Именно так я радовалась, когда с работы приезжал папа. Это было редко, так как он работал на вахте в другом городе, но всегда очень радостно. Пока в какой — то момент не перестал приезжать. Он прислал короткую записку матери, что остается с той своей, другой семьей. И ни одного слова мне. Ни одного слова о дочери. Наверное, именно в тот момент в мои двенадцать все изменилось, в тот момент я потеряла не просто ориентиры в жизни, а разучилась визжать от радости. Может быть поэтому так долго не уходила от мужа, боялась снова быть брошенной. Боялась сойти с ума от одиночества как мама, резко ударившаяся в религию.

— Ну и отлично, — декан уже хочет пройти мимо, как вдруг мы оборачиваемся оба на шум. Из моего кабинета наконец выползает это чудо. Нет, он конечно идет на своих ногах, но ощущение, что он как тля, пытается зацепиться за стену.

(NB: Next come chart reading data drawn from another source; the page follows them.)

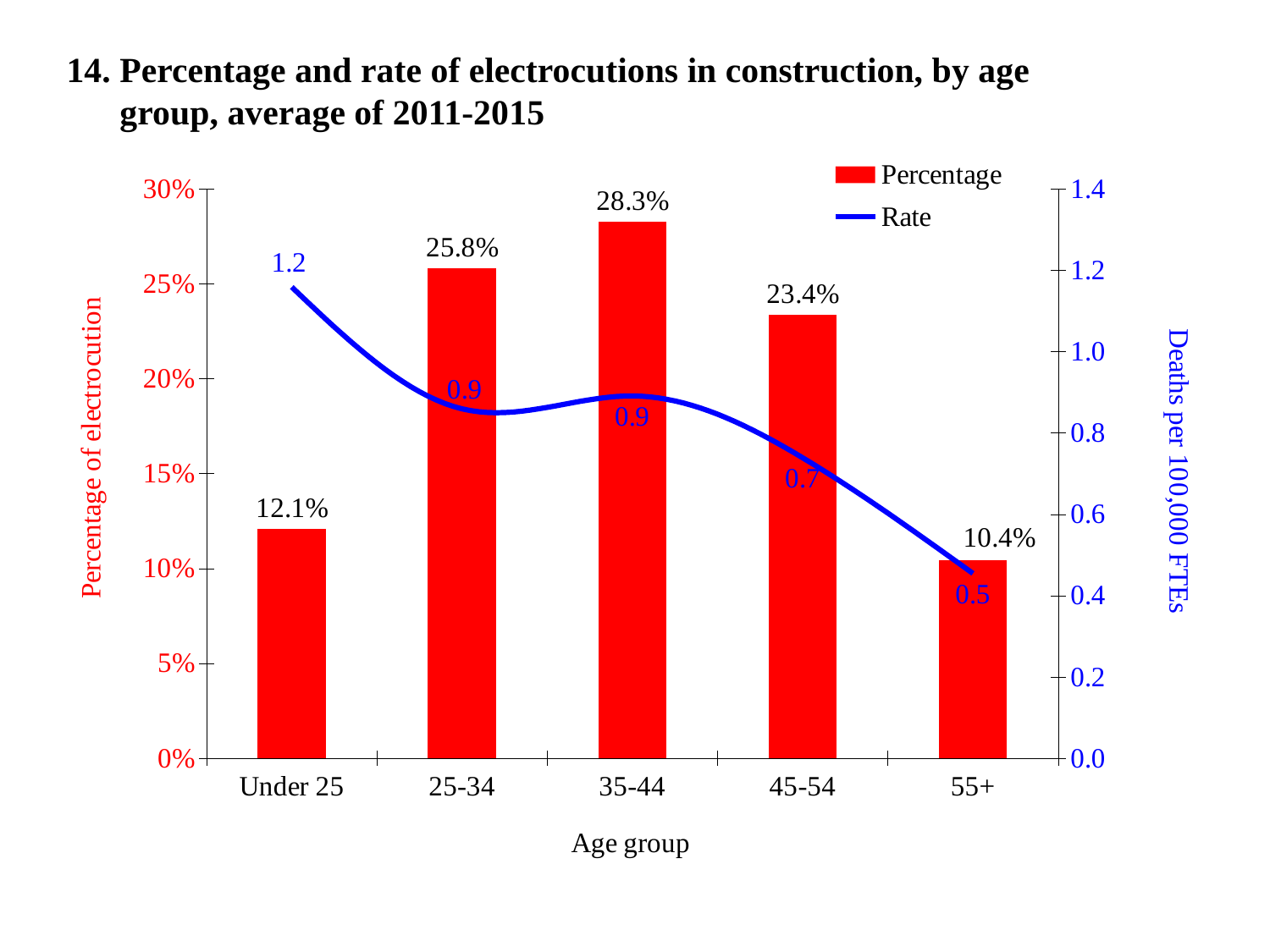
Which age group has the lowest rate of electrocutions? 55+ Which age group has the highest percentage of electrocutions? 35-44 What is the rate of electrocutions for the 45-54 age group? 0.7 What is the difference in percentage of electrocutions between the 35-44 and Under 25 age groups? 16.2% Does the rate of electrocutions generally rise or fall from the Under 25 group to the 55+ group? fall What is the percentage of electrocutions for the 55+ age group? 10.4% What is the rate of electrocutions (deaths per 100,000 FTEs) for the Under 25 age group? 1.2 What is the label of the right-hand vertical axis? Deaths per 100,000 FTEs How many age groups are shown on the x axis? 5 What is the percentage of electrocutions for the 35-44 age group? 28.3% How many series does the legend list? 2 Which age group has a higher percentage of electrocutions, 25-34 or 45-54? 25-34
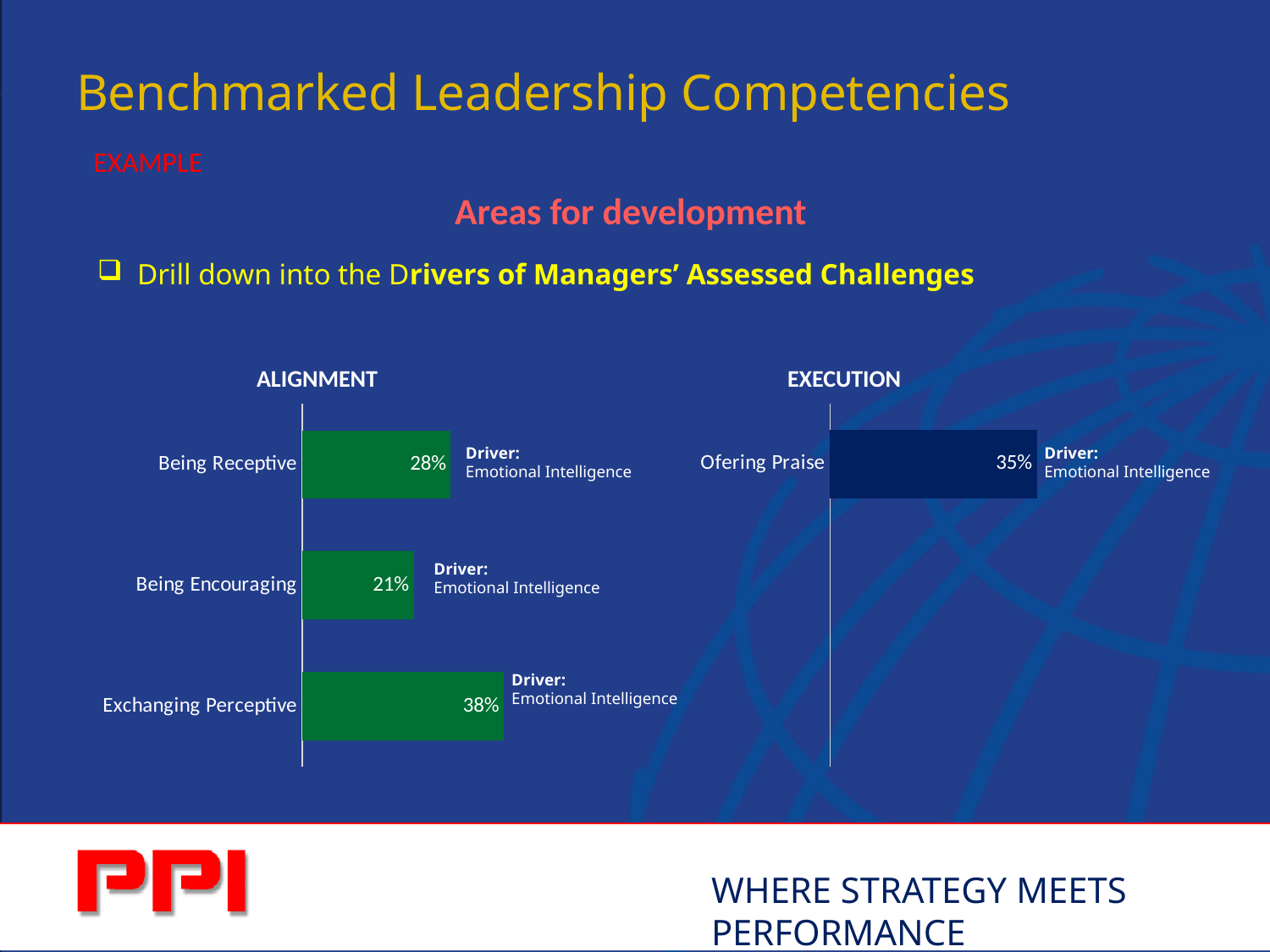
What driver is listed next to the Ofering Praise bar in the EXECUTION chart? Emotional Intelligence In the EXECUTION chart, what is the value for Ofering Praise? 35% In the ALIGNMENT chart, which category has the highest value? Exchanging Perceptive In the ALIGNMENT chart, what is the difference between Exchanging Perceptive and Being Encouraging? 17% In the ALIGNMENT chart, what is the value for Exchanging Perceptive? 38% How many categories are shown in the EXECUTION chart? 1 In the ALIGNMENT chart, what is the value for Being Encouraging? 21% What kind of chart is the ALIGNMENT chart? Bar chart In the ALIGNMENT chart, which category has the lowest value? Being Encouraging In the ALIGNMENT chart, which is larger, Being Receptive or Being Encouraging? Being Receptive In the ALIGNMENT chart, what is the value for Being Receptive? 28% How many categories are shown in the ALIGNMENT chart? 3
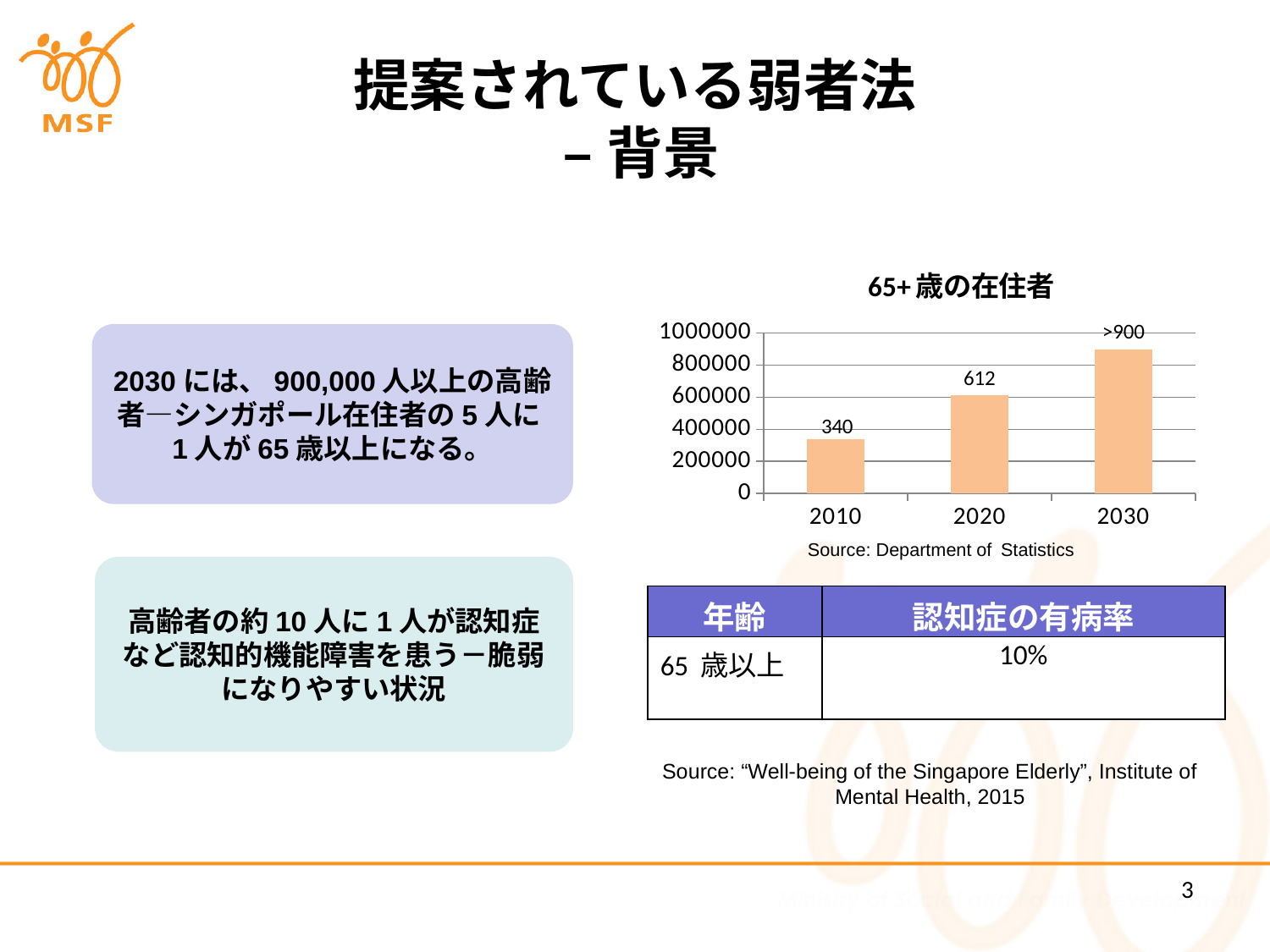
What is the data label for 2030 in the 65+歳の在住者 chart? >900 Is the bar for 2030 in the 65+歳の在住者 chart greater or less than 800000 on the axis? greater What is the data label for 2010 in the 65+歳の在住者 chart? 340 What kind of chart is the 65+歳の在住者 chart? bar chart Which year has the highest bar in the 65+歳の在住者 chart? 2030 Do the values in the 65+歳の在住者 chart rise or fall from 2010 to 2030? rise Is the bar for 2010 in the 65+歳の在住者 chart greater or less than 400000 on the axis? less Which is larger in the 65+歳の在住者 chart, the value for 2010 or the value for 2020? 2020 How many years are shown on the x axis of the 65+歳の在住者 chart? 3 Which year has the lowest bar in the 65+歳の在住者 chart? 2010 What is the data label for 2020 in the 65+歳の在住者 chart? 612 What is the difference between the labelled values for 2020 and 2010 in the 65+歳の在住者 chart? 272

Я не успеваю отвернуться, как он цепляет взглядом меня. Да так крепко, что я с трудом могу пошевелиться.

— Распутин, вам нужна помощь? — спрашивает Чернов. Какая помощь. Ему нужен отрезвитель. А лучше капельница и честный труд. Судя по его виду тяжелее смартфона он ничего в руках не держал.

— Себе помоги, красавчик, — парень улыбается, и я вижу ровный ряд белых зубов, только в моем воображении они уже заострились и впились мне в шею. Пойду ка я от греха.

В этот момент слышу грохот и вздох Чернова.

Ругаю себя, но торможу и смотрю как декан факультета лучшего вуза страны помогает поднять богатую пьянь.

Он усаживает его на диван, которые расставлены в каждом коридоре, а тот тут же засыпает.